O Direito, para além da sua função legitimadora de actos humanos, tem um papel importante na persuasão sobre as nossas escolhas, influenciando comportamentos e tomadas de decisões através de imposições e sinais legislativos. Os sinais legislativos funcionam, assim, tal como os sinais de trânsitos, como orientadores da nossa caminhada, com proibições, permissões e, sobretudo, alertas de perigo.

A vontade de quem decide, e influencia, pode ser analisada nestes pequenos sinais que nos ajudam a prever o cenário que se avizinha. Em Angola, a visão clara de transmitir confiança aos investidores (nacionais e estrangeiros) tem sido evidenciada numa profunda alteração e modernização legislativa que iniciou em 2018. Diplomas estruturantes do sistema jurídico têm dado especial relevância ao compliance e à governação corporativa.

Vejamos alguns destes sinais que servem de alerta e necessidade clara de termos compliance obrigatório nas empresas angolanas:

– A Lei de Bases do Sector Empresarial Público (Lei n.º 11/13, de 3 de setembro) estabelece, no artigo 17.º, que as empresas públicas ou com domínio público devem adoptar procedimentos de controlo interno;

– A Lei dos Contratos Públicos (Lei n.º 41/20, de 23 de dezembro) impõe, no seu artigo 4.º, às empresas que participem nos concursos, a obrigação de observância dos princípios e regras do governo societário;

– A Autoridade Reguladora da Concorrência, ao abrigo da sua competência de difundir orientações que considere relevantes (artigo 6.º d) do Decreto Presidencial 313/18, de 21 de dezembro), emitiu o Guia de Compliance Concorrencial, reconhecendo a necessidade de Compliance como instrumento fundamental de cumprimento da Lei da Concorrência (Lei n.º 5/18, de 10 de maio) e da prevenção das sanções previstas nos artigos 21.º a 25.º da referida Lei;

– A Lei de Prevenção e Combate ao Branqueamento de Capitais, do Financiamento ao Terrorismo e da Proliferação de Armas de Destruição em Massa (Lei 5/20, de 27 de janeiro) tem um âmbito de aplicação subjectivo muito alargado, abrangendo os prestadores de serviços e empresas que exercem comércio em geral. No âmbito das medidas de combate ao branqueamento de capitais, as instituições abrangidas devem implementar sistemas de controlo de conformidade (artigo 22.º 1.º a);

– O Novo Código Penal Angolano (Lei n.º 38/20, de 11 de novembro) alterou profundamente a tipificação dos crimes no sistema angolano, dando especial relevância aos crimes contra o mercado e a economia (artigo 453.º a 473.º), tipificando os crimes de corrupção ao sector privado (artigos 459.º e 460.º) e corrupção no domínio do comércio internacional (artigo 461.º). Com a entrada em vigor do Novo Código Penal, as empresas, seus gerentes e administradores, passaram a ter, ainda mais, motivos para uma preocupação diária com o compliance.

Um outro sinal claro foi dado recentemente com a aprovação do novo Regime das Instituições Financeiras através da Lei n.º 14/21, de 19 de maio. O artigo 71.º institucionaliza o Código do Governo das Instituições Financeiras Bancárias que foi regulado pelo Aviso do Banco Nacional de Angola n.º 10/21, de 14 de julho.

▬▬▬

→ **Exercícios a realizar**
1 - Passe para inglês esta frase do texto sobre compliance em Angola: "Diplomas estruturantes do sistema jurídico têm dado especial relevância ao compliance e à governação corporativa."
2 - Retome o texto sobre compliance em Angola a partir da última frase apresentada, dando-lhe seguimento.

Entradas guardadas

▬▬▬

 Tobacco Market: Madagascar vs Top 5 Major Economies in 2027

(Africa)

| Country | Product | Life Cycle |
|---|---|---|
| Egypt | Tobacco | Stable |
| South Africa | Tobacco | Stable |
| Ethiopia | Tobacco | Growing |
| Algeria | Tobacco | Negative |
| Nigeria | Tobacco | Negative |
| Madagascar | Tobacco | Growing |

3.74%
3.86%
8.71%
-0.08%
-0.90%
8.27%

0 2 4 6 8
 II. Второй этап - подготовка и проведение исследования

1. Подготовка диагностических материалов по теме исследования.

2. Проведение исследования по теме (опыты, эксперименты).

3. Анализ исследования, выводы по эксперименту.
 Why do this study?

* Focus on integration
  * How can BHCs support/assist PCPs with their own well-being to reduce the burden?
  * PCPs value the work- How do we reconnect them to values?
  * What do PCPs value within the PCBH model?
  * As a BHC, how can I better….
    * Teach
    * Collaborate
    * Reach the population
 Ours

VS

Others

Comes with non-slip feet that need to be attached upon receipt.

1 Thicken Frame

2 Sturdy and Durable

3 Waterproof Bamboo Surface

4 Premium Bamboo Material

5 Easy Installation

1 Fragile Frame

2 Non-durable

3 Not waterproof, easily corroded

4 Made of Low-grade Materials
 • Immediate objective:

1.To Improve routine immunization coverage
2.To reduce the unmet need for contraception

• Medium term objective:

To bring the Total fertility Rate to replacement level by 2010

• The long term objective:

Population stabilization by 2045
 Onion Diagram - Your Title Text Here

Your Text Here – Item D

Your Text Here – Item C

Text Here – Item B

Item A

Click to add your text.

▬▬▬

→ **Respostas abaixo**
1 - Structural statutes of the legal system have given special importance to compliance and corporate governance.

2 -
Vale a pena aqui transcrever o conteúdo do artigo 7.º que poderá, num futuro próximo, constar na Lei das Sociedades Comerciais. De acordo com este artigo: “As instituições devem definir, implementar e, periodicamente, rever o seu modelo de Governança Corporativa, pelo menos uma vez por ano, contemplando a estrutura de capital, a estratégia de negócio, as políticas e processos de gestão de risco, as unidades e estruturas orgânicas e as políticas aplicadas, designadamente: a) A política de remuneração; b) A política de controlo interno; c) A política de compliance; d) A política de transacções com partes relacionadas e a prevenção de conflitos de interesses; e) A Política de transparência e divulgação de informação; f) O Código de conduta; e g) O Canal de denúncias.”

O Aviso clarifica, ainda, alguns conceitos teóricos, com relevância prática, que podem ser utilizados como referências em todas as áreas do mercado angolano. A política de compliance é entendida como “o documento com directrizes, cujo objectivo é garantir a conformidade com os princípios éticos e os requisitos legais e regulamentares, nacionais e internacionais, que regem, directa ou indirectamente, toda a actividade da Instituição”.

Entre os vários riscos referidos no Aviso, destacamos o risco de reputação (“percepção adversa da imagem das Instituições por parte dos clientes, contrapartes, accionistas, investidores, supervisores e opinião pública em geral).

Realçamos ainda, o artigo 5.º a), frisando que a “cultura organizacional da Instituição deve observar os elevados princípios éticos e integridade, consubstanciados em códigos de conduta em políticas que identifiquem e mitiguem os conflitos de interesses”.

Temos, portanto, claros sinais legislativos com princípios e normas que obrigam a olhar para o compliance como necessário e como instrumento obrigatório para o cumprimento do quadro legal.

Não há dúvida de que uma das formas mais eficientes de se estar em conformidade é ter um programa efectivo de compliance. Partindo da dimensão, dos desafios e dos riscos da empresa pode-se utilizar, como referência, o modelo instituído para as Instituições Financeiras Bancárias para a implementação do modelo adequado do compliance à medida dos riscos empresariais.

Compliance obriga-nos, constantemente, a melhorar o que está bem e a corrigir o que está mal. Os sinais legislativos podem ser os nossos melhores amigos, pois, quem avisa amigo é!